▶ _What you should do_:
Reproduce verbatim the lines of the records from the line containing "How far is pixel" through the line containing "point (473, 183), point", both lines included.

▶ _Records provided_:
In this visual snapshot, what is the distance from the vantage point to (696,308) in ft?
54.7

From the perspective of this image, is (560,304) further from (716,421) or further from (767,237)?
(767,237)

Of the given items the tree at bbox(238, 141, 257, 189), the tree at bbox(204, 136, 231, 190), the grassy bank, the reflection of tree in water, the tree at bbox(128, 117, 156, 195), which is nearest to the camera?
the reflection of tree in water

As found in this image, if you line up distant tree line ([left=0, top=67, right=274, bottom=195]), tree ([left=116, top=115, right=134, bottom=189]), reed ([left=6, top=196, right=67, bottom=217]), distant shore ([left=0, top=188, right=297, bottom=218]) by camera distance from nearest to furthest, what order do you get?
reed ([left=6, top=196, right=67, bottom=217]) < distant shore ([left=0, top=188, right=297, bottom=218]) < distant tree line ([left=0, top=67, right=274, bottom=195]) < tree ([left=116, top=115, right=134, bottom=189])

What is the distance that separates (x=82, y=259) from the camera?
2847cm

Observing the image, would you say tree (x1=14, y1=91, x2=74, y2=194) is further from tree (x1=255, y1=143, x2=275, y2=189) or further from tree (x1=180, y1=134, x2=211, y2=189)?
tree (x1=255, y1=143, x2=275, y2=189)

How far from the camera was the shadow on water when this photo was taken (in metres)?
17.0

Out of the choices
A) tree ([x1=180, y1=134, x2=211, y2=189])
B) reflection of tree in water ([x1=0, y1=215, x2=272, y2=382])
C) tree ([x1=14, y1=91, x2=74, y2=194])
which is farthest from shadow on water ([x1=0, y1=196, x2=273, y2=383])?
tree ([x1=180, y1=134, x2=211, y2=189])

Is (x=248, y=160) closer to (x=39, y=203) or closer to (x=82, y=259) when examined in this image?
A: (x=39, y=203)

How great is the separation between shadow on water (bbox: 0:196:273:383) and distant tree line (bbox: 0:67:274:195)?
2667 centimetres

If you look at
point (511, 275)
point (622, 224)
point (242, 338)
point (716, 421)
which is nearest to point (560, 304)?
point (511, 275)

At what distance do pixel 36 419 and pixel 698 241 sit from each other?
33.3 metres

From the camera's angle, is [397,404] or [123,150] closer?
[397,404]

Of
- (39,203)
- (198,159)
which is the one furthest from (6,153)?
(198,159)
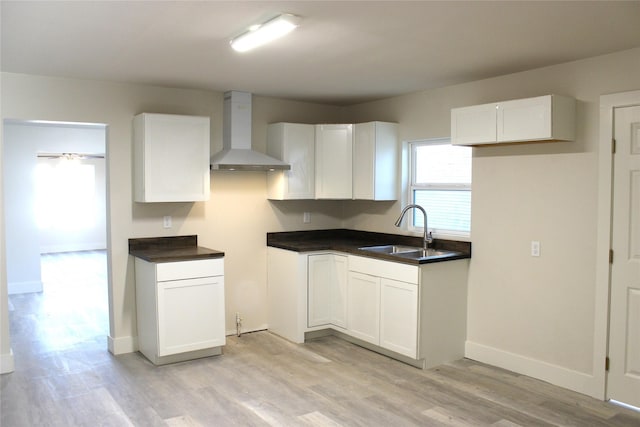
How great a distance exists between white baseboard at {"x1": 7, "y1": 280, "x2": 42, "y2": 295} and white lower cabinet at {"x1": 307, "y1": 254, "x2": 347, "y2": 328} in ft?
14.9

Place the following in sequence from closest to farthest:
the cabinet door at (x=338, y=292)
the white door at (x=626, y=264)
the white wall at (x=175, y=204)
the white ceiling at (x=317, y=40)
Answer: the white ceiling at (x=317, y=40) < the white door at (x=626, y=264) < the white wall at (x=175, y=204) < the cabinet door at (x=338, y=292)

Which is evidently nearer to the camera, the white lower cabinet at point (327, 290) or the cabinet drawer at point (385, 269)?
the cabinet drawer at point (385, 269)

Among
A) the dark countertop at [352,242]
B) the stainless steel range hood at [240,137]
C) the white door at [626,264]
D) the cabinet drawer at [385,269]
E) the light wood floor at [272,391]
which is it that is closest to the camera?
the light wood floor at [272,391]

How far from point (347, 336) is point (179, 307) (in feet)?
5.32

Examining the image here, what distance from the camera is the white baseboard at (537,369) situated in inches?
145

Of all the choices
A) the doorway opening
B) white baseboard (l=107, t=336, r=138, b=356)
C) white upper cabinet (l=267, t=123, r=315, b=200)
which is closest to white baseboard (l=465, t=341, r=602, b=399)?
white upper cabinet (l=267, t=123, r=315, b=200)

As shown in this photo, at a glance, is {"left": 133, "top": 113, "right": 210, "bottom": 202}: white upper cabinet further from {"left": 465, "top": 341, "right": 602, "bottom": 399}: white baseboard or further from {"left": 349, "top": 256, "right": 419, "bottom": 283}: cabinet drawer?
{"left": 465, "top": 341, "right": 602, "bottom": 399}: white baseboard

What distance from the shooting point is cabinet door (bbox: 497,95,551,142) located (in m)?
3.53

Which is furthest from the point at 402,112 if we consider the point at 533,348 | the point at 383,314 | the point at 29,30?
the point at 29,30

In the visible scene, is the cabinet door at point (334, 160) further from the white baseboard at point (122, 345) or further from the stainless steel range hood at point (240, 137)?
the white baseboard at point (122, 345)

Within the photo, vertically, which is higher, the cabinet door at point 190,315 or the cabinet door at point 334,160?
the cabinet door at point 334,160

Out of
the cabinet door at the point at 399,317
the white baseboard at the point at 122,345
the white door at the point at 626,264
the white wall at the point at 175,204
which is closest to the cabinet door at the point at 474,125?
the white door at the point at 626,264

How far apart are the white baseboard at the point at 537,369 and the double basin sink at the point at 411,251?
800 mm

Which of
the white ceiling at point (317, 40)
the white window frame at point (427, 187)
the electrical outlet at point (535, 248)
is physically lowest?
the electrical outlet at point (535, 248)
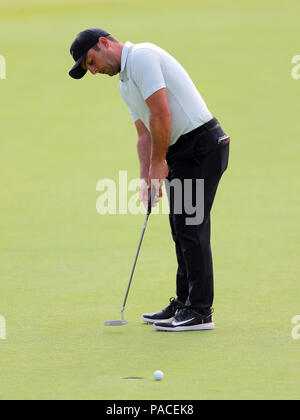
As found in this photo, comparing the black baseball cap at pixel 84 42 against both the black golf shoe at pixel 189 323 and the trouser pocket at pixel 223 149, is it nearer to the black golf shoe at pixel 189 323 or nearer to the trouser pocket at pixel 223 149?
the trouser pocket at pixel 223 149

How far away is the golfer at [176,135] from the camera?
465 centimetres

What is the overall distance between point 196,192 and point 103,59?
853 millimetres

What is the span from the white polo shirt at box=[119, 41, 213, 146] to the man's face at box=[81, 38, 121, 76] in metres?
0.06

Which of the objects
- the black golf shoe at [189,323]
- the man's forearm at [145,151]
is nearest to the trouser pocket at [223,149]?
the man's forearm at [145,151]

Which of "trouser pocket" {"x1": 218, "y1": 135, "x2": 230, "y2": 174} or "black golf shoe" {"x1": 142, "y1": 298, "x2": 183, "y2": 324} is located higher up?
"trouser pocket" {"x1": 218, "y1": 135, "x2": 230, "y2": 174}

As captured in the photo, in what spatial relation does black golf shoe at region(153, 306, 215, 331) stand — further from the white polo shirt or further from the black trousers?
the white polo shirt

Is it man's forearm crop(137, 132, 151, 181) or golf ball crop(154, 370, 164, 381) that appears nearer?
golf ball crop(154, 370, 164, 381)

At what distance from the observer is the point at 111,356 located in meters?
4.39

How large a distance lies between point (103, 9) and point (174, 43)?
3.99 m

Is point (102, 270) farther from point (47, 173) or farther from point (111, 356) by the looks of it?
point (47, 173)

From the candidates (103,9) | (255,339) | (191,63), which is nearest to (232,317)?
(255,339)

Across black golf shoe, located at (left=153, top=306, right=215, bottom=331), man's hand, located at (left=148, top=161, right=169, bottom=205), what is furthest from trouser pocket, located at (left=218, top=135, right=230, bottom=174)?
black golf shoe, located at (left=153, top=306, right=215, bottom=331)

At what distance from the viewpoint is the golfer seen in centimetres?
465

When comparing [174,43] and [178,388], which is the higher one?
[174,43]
...
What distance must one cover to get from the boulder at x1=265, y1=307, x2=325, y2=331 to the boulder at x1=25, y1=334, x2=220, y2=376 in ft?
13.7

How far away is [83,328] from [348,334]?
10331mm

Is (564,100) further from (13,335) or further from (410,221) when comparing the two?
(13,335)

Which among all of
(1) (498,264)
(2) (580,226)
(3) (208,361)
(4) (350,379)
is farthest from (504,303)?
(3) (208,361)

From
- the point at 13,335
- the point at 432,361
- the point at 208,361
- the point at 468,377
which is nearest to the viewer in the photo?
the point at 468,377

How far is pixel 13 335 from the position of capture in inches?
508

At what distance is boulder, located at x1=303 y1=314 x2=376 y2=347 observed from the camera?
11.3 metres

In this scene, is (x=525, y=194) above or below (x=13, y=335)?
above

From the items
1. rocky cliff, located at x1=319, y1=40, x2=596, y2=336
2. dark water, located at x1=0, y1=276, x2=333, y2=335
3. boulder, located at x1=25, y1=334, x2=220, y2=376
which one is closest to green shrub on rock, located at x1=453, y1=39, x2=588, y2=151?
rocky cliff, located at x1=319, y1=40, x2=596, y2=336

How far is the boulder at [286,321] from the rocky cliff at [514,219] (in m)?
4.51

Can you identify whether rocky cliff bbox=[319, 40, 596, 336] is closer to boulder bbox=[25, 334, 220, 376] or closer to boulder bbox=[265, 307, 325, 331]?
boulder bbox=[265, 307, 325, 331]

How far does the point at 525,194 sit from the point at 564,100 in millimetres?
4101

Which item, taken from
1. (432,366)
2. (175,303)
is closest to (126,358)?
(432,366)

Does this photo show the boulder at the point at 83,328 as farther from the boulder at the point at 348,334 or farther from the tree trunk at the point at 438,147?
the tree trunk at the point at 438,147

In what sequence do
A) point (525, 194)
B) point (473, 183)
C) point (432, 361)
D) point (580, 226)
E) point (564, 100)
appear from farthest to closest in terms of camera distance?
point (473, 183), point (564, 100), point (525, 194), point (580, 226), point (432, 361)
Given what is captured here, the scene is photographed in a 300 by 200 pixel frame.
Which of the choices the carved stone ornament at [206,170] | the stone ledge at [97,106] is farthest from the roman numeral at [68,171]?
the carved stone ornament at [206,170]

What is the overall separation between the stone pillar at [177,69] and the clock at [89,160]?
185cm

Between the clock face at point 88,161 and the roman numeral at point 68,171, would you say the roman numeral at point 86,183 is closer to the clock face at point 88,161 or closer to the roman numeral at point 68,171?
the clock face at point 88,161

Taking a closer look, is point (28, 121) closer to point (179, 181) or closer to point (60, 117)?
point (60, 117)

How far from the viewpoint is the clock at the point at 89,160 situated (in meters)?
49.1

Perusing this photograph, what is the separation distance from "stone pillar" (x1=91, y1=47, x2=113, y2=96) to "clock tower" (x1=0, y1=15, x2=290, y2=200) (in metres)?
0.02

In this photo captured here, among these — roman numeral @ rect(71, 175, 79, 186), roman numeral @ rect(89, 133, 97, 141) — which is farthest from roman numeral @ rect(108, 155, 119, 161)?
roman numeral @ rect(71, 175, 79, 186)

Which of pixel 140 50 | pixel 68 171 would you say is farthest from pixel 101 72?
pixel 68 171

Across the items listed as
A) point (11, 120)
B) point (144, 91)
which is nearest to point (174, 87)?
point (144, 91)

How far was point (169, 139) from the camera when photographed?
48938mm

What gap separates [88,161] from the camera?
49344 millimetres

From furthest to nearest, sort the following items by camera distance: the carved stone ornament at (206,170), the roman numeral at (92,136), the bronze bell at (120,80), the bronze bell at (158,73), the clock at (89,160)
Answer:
--
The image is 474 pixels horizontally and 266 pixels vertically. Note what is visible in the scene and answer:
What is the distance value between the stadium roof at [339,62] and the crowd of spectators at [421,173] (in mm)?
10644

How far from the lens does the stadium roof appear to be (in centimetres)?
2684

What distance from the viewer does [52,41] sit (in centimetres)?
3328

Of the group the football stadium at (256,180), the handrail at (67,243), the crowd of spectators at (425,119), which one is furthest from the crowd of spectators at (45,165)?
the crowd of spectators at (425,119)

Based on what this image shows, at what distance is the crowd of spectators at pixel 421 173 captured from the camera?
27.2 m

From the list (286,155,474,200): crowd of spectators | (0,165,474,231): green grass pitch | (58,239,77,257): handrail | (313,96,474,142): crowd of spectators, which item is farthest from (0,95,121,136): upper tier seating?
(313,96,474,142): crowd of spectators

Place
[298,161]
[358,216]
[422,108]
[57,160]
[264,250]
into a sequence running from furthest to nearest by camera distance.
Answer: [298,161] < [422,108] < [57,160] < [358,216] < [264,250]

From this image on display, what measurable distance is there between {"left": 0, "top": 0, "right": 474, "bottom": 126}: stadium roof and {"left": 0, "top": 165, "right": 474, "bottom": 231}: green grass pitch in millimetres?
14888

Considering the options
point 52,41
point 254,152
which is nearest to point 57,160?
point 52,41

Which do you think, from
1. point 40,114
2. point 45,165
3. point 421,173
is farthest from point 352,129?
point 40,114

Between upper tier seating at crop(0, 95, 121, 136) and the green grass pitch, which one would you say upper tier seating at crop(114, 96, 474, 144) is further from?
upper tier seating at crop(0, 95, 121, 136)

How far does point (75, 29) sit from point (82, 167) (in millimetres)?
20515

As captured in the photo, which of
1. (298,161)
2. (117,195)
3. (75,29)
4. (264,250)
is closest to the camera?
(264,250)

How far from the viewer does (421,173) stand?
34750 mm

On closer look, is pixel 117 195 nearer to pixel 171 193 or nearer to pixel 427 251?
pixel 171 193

▶ _Result for this task_:
How far is pixel 13 335 from the position of capture in inches?
508

At what distance is boulder, located at x1=303 y1=314 x2=376 y2=347 observed from the camera?
11.3 metres

In this scene, is (x=525, y=194) above or below (x=13, y=335)?
above

From the items
1. rocky cliff, located at x1=319, y1=40, x2=596, y2=336
2. dark water, located at x1=0, y1=276, x2=333, y2=335
3. boulder, located at x1=25, y1=334, x2=220, y2=376
which one is closest to green shrub on rock, located at x1=453, y1=39, x2=588, y2=151?
rocky cliff, located at x1=319, y1=40, x2=596, y2=336

How far is the boulder at [286,321] from the rocky cliff at [514,219] (in m)?
4.51

Can you identify whether rocky cliff bbox=[319, 40, 596, 336] is closer to boulder bbox=[25, 334, 220, 376] or closer to boulder bbox=[265, 307, 325, 331]?
boulder bbox=[265, 307, 325, 331]

How far does the point at 525,194 sit from the point at 564,100 in millimetres?
4101

Which item, taken from
1. (432,366)
2. (175,303)
is closest to (126,358)?
(432,366)

Does this photo show the boulder at the point at 83,328 as farther from the boulder at the point at 348,334 or farther from the tree trunk at the point at 438,147?
the tree trunk at the point at 438,147

In what sequence do
A) point (525, 194)
B) point (473, 183)
C) point (432, 361)
D) point (580, 226)
E) point (564, 100)
appear from farthest to closest in terms of camera distance?
point (473, 183), point (564, 100), point (525, 194), point (580, 226), point (432, 361)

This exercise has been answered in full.